Rewrite every line of the rows below as one numbered list, dropping the blank lines.

══ Provided records

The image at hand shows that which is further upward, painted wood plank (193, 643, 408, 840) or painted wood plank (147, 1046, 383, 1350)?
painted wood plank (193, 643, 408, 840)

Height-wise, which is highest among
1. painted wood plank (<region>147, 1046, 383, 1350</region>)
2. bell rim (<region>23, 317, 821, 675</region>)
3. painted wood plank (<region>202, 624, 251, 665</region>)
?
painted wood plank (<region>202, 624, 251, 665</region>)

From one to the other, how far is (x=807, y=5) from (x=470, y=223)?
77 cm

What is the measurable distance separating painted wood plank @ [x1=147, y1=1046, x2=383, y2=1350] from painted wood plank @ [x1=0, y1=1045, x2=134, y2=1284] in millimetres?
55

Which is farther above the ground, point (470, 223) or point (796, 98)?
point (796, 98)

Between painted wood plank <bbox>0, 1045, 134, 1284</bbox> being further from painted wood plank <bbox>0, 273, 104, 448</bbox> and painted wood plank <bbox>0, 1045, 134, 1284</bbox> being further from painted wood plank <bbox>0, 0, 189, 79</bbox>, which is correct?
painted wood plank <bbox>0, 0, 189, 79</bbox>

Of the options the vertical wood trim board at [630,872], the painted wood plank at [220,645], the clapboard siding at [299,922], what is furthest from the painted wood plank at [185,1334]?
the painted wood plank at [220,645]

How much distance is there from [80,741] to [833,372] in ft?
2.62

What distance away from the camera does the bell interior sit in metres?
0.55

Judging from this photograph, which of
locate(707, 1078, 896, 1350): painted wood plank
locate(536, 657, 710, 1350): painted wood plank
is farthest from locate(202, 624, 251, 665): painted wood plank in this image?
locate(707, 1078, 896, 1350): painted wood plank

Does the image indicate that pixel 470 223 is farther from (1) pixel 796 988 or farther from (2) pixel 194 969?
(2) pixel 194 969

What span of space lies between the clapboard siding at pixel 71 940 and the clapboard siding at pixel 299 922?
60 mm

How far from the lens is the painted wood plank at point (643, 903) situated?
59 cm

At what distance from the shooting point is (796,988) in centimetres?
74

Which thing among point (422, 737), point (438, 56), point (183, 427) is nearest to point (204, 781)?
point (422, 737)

════

- [Response]
1. The image at hand shows that which is further upward, painted wood plank (193, 643, 408, 840) or painted wood plank (147, 1046, 383, 1350)?
2. painted wood plank (193, 643, 408, 840)
3. Height-wise, which is highest among
4. 1. painted wood plank (<region>147, 1046, 383, 1350</region>)
5. 2. bell rim (<region>23, 317, 821, 675</region>)
6. 3. painted wood plank (<region>202, 624, 251, 665</region>)
7. ?
8. painted wood plank (<region>202, 624, 251, 665</region>)
9. From one to the other, how far is (x=807, y=5) from (x=470, y=223)?
10. 77 cm
11. What is the measurable distance separating painted wood plank @ [x1=147, y1=1046, x2=383, y2=1350] from painted wood plank @ [x1=0, y1=1045, x2=134, y2=1284] in millimetres?
12. 55
13. Which is farther above the ground, point (470, 223) or point (796, 98)?
14. point (796, 98)
15. Between painted wood plank <bbox>0, 1045, 134, 1284</bbox> being further from painted wood plank <bbox>0, 273, 104, 448</bbox> and painted wood plank <bbox>0, 1045, 134, 1284</bbox> being further from painted wood plank <bbox>0, 0, 189, 79</bbox>, which is correct?
16. painted wood plank <bbox>0, 0, 189, 79</bbox>
17. Of the options the vertical wood trim board at [630,872], the painted wood plank at [220,645], the clapboard siding at [299,922], what is furthest from the painted wood plank at [185,1334]?
18. the painted wood plank at [220,645]
19. How much distance is there from [80,741] to [833,372] in ft?
20. 2.62
21. What distance away from the camera does the bell interior sit in metres?
22. 0.55
23. Judging from this photograph, which of
24. locate(707, 1078, 896, 1350): painted wood plank
25. locate(536, 657, 710, 1350): painted wood plank
26. is farthest from locate(202, 624, 251, 665): painted wood plank in this image?
27. locate(707, 1078, 896, 1350): painted wood plank
28. Does the image indicate that pixel 470 223 is farther from (1) pixel 796 988 or farther from (2) pixel 194 969?
29. (2) pixel 194 969
30. What span of space lies between the clapboard siding at pixel 71 940 and the clapboard siding at pixel 299 922?
31. 60 mm
32. How far from the lens is the painted wood plank at point (643, 903) situated?
33. 59 cm
34. At what distance from the shooting point is (796,988) in centimetres?
35. 74
36. Which thing among point (422, 737), point (438, 56), point (183, 427) is nearest to point (204, 781)?
37. point (422, 737)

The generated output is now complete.